Марьяна (смотрит матери вслед). Не знает… (Достает из полубуфета пузырек, рюмку. Идет к двери в смежную комнату). Павлик! Степан! Кушать! (Капает в рюмку лекарство, разбавляет водой).

Выходят Павлик и Степан.

Павлик, а ты хлеба купил?

Павлик. Черт!

Степан. Сбегаю! (Бежит к выходу).

Марьяна. Ни за что! Пусть он сам!

Павлик. Степа, я сам.

Степан уже исчез.

Он ради тебя не только в булочную — он в ракетном снаряде в межпланетные пространства умчит! И назовет неизвестную планету — Марьянка!

Марьяна вдруг закрывает лицо руками.

Марьянка! Ну, Марьянка…

Марьяна (всхлипывая). Ах, дурачок ты, дурачок. У нас такое несчастье, а ты…

Павлик. Какое несчастье?

Марьяна (шепотом). Закрой ту дверь.

(Павлик закрывает дверь, в которую ушла Александра Ивановна). Садись сюда.

Павлик садится рядом с сестрой, она берет руки брата в свои.

Ты должен знать. (Пауза). Может быть, сейчас отца исключают из партии. (Пауза). Помнишь то утро — ты искал справку? В портфеле лежало отцовское заявление в Центральный Комитет. Я прочла случайно. Мать не знает. Сегодня собрание, — может быть, не подтвердят. А если подтвердят? Как жить тогда, Павличек, как жить?..

Пауза.

Павлик (шепотом). А я…

Марьяна. Ну?

Павлик. Нет, я подумал.

Марьяна. Скажи, скажи.

Павлик. Я-то не знал. Написал в автобиографии, что отец — старый член партии. Как же теперь? Ничего не говорить?

Марьяна. Если сегодня подтвердят, скажи немедленно. (Шепотом). Какой это ужас, Павличек!.. Наш папа, такой кристальный, чистый. Почему ты молчишь?

Павлик (шепотом). Я думаю. (Пауза). Марьянка, пока мне никуда заявлять не надо: ни в комсомол, ни на факультет. Еще собрание, еще райком, отец будет драться, а я пока-то — тень на ясный день…

Марьяна (встает). Я думала, с человеком говорю, а ты…

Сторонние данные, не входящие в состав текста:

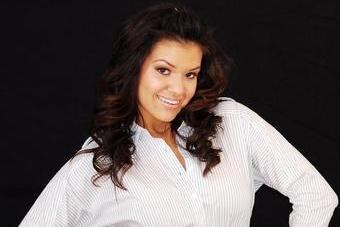Former Developmental Diva Looking to Return?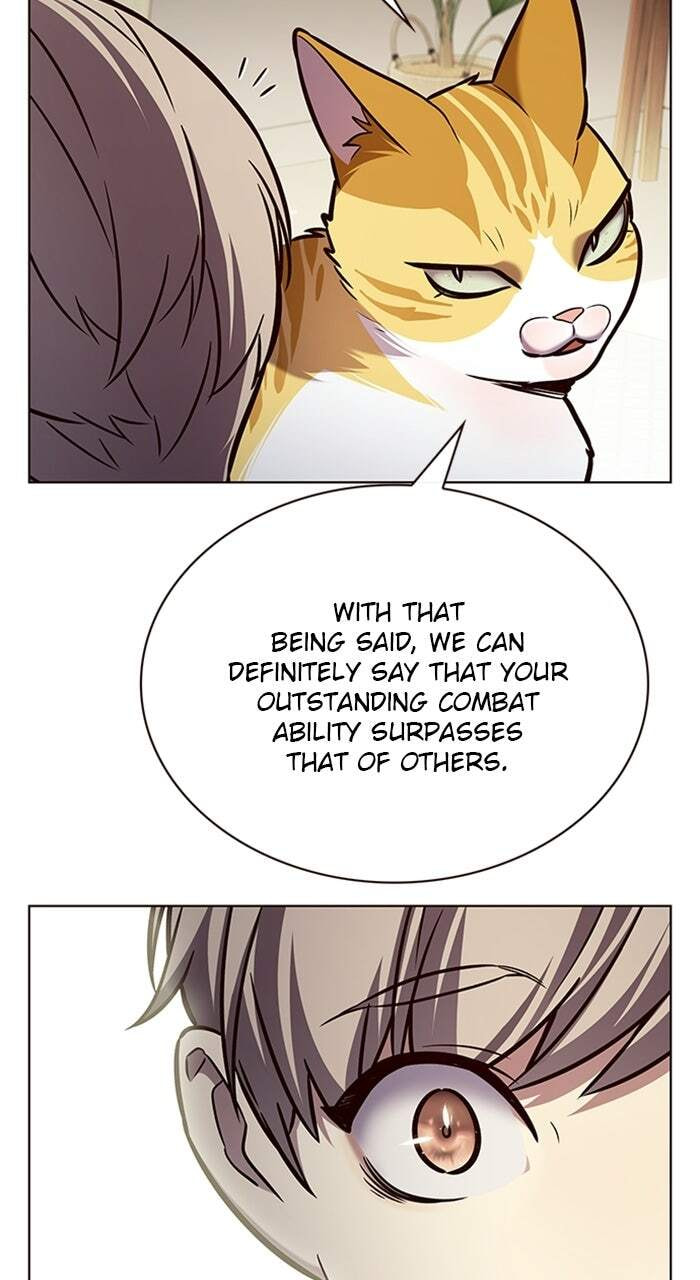 Eleceed Chapter 199 page 50 - 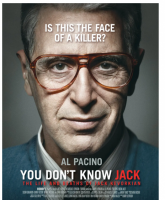 R753死亡医生 2010 豆瓣评分8.5分传记佳作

Павлик. Да что я сказал такого?

Марьяна. Узнают — не узнают, говорить — не говорить. Отца твоего из партии, с позором из партии, которой он всю свою молодость, всю кровь… А тебя только одно… Только одно…

Стукнула дверь.

Никому ни слова! Слышишь! Никому!

Влетает Степан.

Степан. Быстро? (Замолчал, увидев расстроенные лица Марьяны и Павлика).

Павлик. Марьяна, некогда мне, мы пойдем заниматься.

Марьяна (сухо). Как хотите. (Берет со стола несколько ломтиков сыра, кладет на блюдечко, отдает брату). Чай на плите.

Павлик берет блюдце, взглядывает виновато на сестру, уходит.

(Берет хлеб у Степана). Спасибо, Степа. (Режет хлеб). Иди, я сама принесу.

Степан. Марьяна… (Голос его глух).

Марьяна поднимает голову.

Я с тобой.

Марьяна. Что ты сказал?

Степан (берет ее руку). Я с тобой, Марьяна. Всегда. (Поворачивается, уходит).

Марьяна (идет к дивану, берет с полки учебник). Хлеб не взял. A-а… (Махнув рукой, села, раскрывает книгу, листает страницы). «Гортань в целом связана в подъязычной костью при помощи подъязычно-щитовидной перепонки…»

Из передней входят Хлебников и Черногубов.

Хлебников. А мать где?

Марьяна (вскочила). Прилегла. (Вглядываясь в лицо отца, пытаясь прочесть в нем ответ на свой немой вопрос). Разбудить?

Хлебников (Черногубову). У Мишки две ночи температура, вчера полегчало, умаялась. (Марьяне). Одни посидим. И ты ступай.

Марьяна молча уходит.

Черногубов. Знает?

Хлебников. Не сказал. (Заметил на столе бочонок). Откуда? Черногубов. Как же, дядин гостинец.

Хлебников. А, да, дядя Федя. Кстати, пожалуй. Выпьем? Черногубов. Давай.